### ORDEM DE TRABALHO 1
No texto sobre a experiência do Hershel, reescreva em forma de lista o parágrafo que começa por «A temperatura medida na experiência do Hershel», mantendo os factos principais.
### ORDEM DE TRABALHO 2
Prolongue o texto sobre a experiência do Hershel a partir da última frase apresentada.

### TEXTO DE ORIGEM
Graciete, pode explicar melhor a sua questão?
Está a perguntar porque o fogo “exterior” é mais frio, vermelho, porque está influenciado pelo ambiente exterior… enquanto o cone interior da chama é mais quente, azul, porque é donde a energia está a vir?
Acrescento que já respondi a uma questão semelhante no meu artigo sobre o fogo:
http://www.astropt.org/2014/05/21/o-fogo/ (Veja os comentários)
A temperatura medida na experiência do Hershel corresponde à temperatura do material usado (num termómetro de mercúrio, corresponde à temperatura do mercúrio), a qual depende não só da temperatura ambiente, mas também da radiação incidente. Mas não toda! O material absorve mais luz (radiação) para certos comprimentos de onda, do que para outros (o comprimento de onda caracteriza a radiação incidente). No caso da experiência do Hershel, o termómetro absorvia mais luz infra-vermelha do que luz visível, fazendo com que o termómetro onde esta incidiu tenha ficado mais quente (ainda que a luz visível fosse mais “energética”, isto é, tivesse um comprimento de onda menor).
Cumprimentos,
Marinho
Pois é, fiquei confuso. Em um episódio de COSMOS do Tyson ele afirma que a cor vermelha é a mais quente…
Não seria a azul com maior energia, mas com menor intensidade na terra? Ou seja, a luz vermelha tem menos energia por fóton,no entanto tem uma intensidade maior (mais fótons) que compensa isso e a faz esquentar mais…
Sei ĺá
Olá,
Está a falar deste episódio com a experiência de Hershel, certo?

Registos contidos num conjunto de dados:
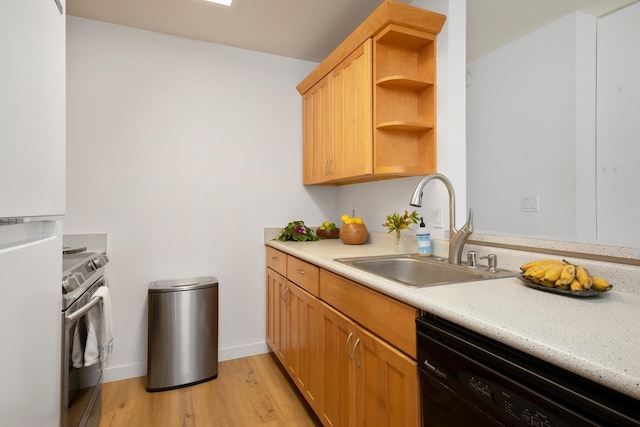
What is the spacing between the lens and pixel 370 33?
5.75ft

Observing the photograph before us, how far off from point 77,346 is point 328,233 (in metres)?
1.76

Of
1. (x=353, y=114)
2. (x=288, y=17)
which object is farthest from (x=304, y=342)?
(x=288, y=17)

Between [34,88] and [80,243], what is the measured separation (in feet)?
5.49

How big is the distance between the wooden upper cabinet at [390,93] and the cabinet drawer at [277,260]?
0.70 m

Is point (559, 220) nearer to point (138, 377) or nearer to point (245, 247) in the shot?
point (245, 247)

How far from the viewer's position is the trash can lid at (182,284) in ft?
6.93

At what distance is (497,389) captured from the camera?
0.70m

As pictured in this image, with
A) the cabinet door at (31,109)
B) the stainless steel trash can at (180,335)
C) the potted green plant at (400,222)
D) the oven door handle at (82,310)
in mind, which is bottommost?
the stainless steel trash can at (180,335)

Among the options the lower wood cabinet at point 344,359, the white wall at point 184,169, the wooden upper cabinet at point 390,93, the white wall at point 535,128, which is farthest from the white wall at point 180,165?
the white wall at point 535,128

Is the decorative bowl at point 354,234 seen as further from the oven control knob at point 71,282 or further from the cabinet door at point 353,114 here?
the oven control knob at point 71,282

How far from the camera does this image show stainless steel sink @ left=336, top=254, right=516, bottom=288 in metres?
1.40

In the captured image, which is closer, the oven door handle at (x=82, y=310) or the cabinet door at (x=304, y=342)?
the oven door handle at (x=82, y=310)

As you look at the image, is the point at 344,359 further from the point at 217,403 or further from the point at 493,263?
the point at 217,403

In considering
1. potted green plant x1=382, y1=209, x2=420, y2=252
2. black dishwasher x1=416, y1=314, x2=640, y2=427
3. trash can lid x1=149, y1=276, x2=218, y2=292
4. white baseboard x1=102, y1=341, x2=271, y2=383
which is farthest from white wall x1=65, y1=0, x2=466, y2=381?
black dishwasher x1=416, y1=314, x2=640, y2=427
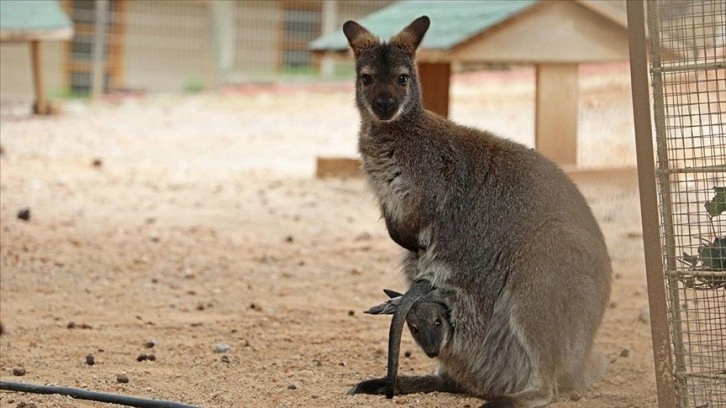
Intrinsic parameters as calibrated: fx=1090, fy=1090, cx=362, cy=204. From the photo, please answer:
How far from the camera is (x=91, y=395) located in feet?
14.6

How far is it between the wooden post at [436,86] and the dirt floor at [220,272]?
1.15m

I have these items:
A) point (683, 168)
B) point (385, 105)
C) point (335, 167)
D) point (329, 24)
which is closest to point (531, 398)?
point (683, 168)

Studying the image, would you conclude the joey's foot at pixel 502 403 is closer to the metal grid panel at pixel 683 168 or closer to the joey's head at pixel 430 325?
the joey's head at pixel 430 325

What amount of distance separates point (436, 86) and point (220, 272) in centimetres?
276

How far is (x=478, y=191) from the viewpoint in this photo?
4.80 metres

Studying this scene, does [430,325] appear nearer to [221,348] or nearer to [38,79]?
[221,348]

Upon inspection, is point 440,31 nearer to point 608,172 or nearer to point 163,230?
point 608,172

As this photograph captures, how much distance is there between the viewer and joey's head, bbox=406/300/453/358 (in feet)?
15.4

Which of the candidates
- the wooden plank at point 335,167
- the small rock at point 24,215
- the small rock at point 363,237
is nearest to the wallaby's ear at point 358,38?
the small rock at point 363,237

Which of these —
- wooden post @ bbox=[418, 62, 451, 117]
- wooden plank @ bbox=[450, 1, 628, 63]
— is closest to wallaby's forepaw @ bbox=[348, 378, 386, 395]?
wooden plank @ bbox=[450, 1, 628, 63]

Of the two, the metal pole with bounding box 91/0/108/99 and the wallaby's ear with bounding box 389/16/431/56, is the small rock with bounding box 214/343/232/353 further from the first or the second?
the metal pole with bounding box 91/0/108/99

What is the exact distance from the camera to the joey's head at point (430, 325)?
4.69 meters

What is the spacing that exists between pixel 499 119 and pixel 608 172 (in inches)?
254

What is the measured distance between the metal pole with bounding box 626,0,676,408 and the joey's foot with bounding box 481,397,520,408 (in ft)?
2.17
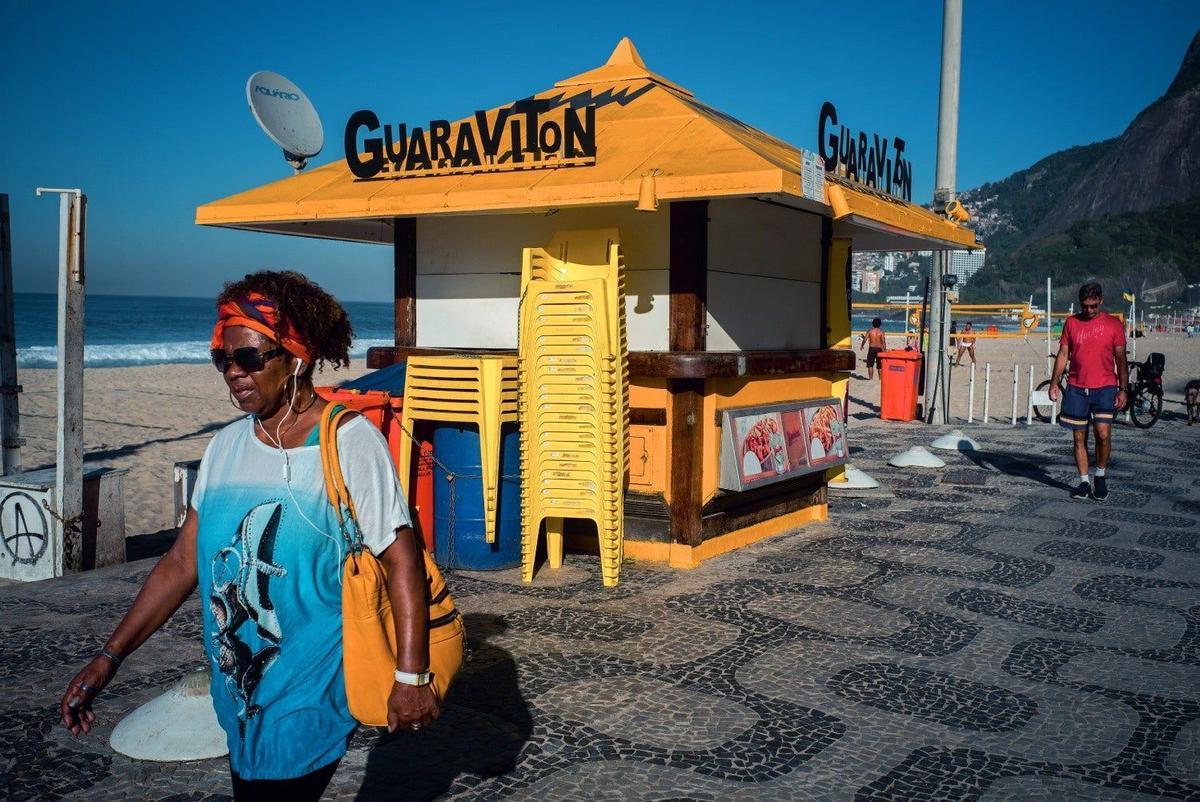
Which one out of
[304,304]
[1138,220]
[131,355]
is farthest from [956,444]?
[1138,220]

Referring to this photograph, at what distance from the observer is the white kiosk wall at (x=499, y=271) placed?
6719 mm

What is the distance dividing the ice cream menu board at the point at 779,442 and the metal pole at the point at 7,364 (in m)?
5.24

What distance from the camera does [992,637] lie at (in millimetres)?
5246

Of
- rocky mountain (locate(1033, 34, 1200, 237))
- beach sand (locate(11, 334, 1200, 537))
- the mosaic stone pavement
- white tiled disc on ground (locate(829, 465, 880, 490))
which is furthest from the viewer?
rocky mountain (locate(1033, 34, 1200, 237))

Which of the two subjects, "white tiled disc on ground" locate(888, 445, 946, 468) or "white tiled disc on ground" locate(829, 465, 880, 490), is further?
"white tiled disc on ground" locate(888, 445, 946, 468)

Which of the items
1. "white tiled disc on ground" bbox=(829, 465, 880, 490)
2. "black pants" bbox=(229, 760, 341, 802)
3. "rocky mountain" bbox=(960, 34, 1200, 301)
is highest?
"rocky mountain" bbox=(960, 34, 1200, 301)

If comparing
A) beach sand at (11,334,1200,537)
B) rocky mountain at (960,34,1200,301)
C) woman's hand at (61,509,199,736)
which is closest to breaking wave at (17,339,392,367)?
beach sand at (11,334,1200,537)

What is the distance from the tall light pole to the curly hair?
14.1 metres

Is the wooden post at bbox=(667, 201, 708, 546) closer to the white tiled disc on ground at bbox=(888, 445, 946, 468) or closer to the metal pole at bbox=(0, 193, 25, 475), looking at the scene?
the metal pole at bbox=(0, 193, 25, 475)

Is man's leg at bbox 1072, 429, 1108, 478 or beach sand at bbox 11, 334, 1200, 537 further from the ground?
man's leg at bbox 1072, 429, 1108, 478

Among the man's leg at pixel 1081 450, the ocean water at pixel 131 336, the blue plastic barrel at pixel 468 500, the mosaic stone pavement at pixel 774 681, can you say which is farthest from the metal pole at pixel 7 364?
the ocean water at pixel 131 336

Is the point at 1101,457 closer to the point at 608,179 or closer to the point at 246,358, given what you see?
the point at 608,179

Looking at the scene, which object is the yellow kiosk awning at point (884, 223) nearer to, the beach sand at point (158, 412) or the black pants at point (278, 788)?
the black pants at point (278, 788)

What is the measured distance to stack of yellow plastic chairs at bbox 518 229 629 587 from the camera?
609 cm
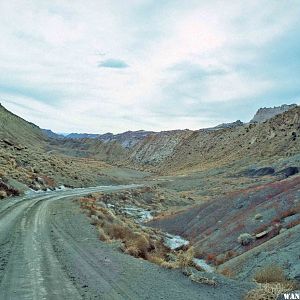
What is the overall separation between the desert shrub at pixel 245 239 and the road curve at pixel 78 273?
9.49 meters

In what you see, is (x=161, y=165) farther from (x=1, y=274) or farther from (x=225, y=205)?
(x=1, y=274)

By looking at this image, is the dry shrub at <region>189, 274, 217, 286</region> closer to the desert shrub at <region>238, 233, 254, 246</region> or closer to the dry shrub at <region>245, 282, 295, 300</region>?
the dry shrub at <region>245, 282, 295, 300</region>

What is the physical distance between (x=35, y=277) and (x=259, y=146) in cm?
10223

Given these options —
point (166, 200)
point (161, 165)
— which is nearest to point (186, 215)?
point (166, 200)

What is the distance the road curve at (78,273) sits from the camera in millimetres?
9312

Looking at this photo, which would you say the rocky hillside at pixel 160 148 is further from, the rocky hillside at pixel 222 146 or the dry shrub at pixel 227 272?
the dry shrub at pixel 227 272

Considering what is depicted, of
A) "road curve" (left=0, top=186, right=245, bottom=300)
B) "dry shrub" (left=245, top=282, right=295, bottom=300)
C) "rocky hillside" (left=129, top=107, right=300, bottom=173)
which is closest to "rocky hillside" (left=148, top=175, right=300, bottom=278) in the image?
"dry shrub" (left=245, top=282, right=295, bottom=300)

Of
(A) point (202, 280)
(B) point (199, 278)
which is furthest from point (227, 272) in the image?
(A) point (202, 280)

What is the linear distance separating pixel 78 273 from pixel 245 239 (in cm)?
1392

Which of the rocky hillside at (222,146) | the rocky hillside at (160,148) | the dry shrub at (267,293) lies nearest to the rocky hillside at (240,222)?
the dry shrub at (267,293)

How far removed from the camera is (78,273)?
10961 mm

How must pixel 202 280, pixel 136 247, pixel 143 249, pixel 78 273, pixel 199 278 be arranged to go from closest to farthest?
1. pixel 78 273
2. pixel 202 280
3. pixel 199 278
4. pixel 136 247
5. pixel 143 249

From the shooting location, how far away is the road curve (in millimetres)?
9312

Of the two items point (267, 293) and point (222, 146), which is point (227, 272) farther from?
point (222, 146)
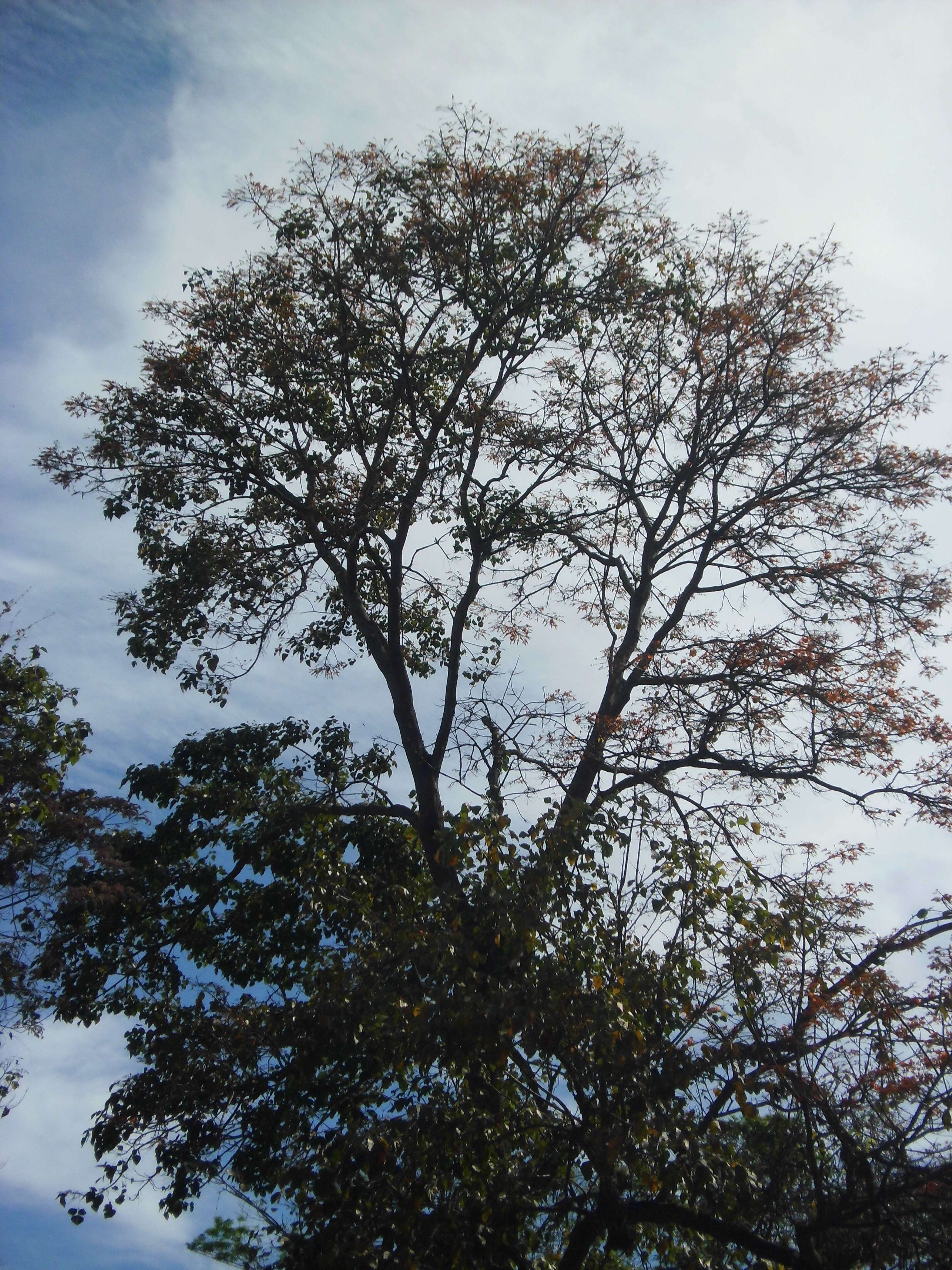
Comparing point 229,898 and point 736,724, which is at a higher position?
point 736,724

### RESPOSTA FINAL 1
- A temperatura medida corresponde à do material usado (num termómetro de mercúrio, à do mercúrio).
- Essa temperatura depende da temperatura ambiente e também da radiação incidente, mas não de toda.
- O material absorve mais luz em certos comprimentos de onda do que noutros.
- Na experiência do Hershel, o termómetro absorvia mais luz infravermelha do que luz visível. Por isso, o termómetro onde a luz infravermelha incidiu ficou mais quente.
- Isto aconteceu apesar de a luz visível ser mais energética, ou seja, de ter um comprimento de onda menor.

### RESPOSTA FINAL 2
http://evolution.about.com/od/Cosmos/fl/Cosmos-A-Spacetime-Odyssey-Recap-Episode-105.htm
“Herschel set up a prism that shown different colors onto a surface. He placed thermometers in each band of color and another one outside of the spectrum as a control. A control always lacks the thing that is being tested so that way you know it the variable that is responsible for any difference in data. In Herschel’s experiment, he was trying to determine if color and temperature were related, so his control was a thermometer that was not in the sunlight at all. Herschel comes back to check some time later and finds red light is warmer than blue light. Strangely enough, the control thermometer had an even higher temperature than the red light thermometer.
He had just discovered a new type of unseen light. Tyson tells us this light is called “infrared”, with the prefix “infra” meaning “below”. We can’t see this light, but we can feel it as heat. This is a really big discovery, but there were still greater secrets hiding deep inside the light.”
Note que isso foi para explicar a descoberta de energia não visível.
Aliás, Tyson também diz que o termómetro à sombra (de controlo) tinha temperatura mais elevada que comprimento de onda azul ou vermelho.
A resposta a isto foi a descoberta de luz infravermelha. É a luz infravermelha que chamamos popularmente de calor.
No entanto, a energia não vem só em calor (infravermelho). A energia do Sol vem também, por exemplo, em luz, radiação visível, por exemplo.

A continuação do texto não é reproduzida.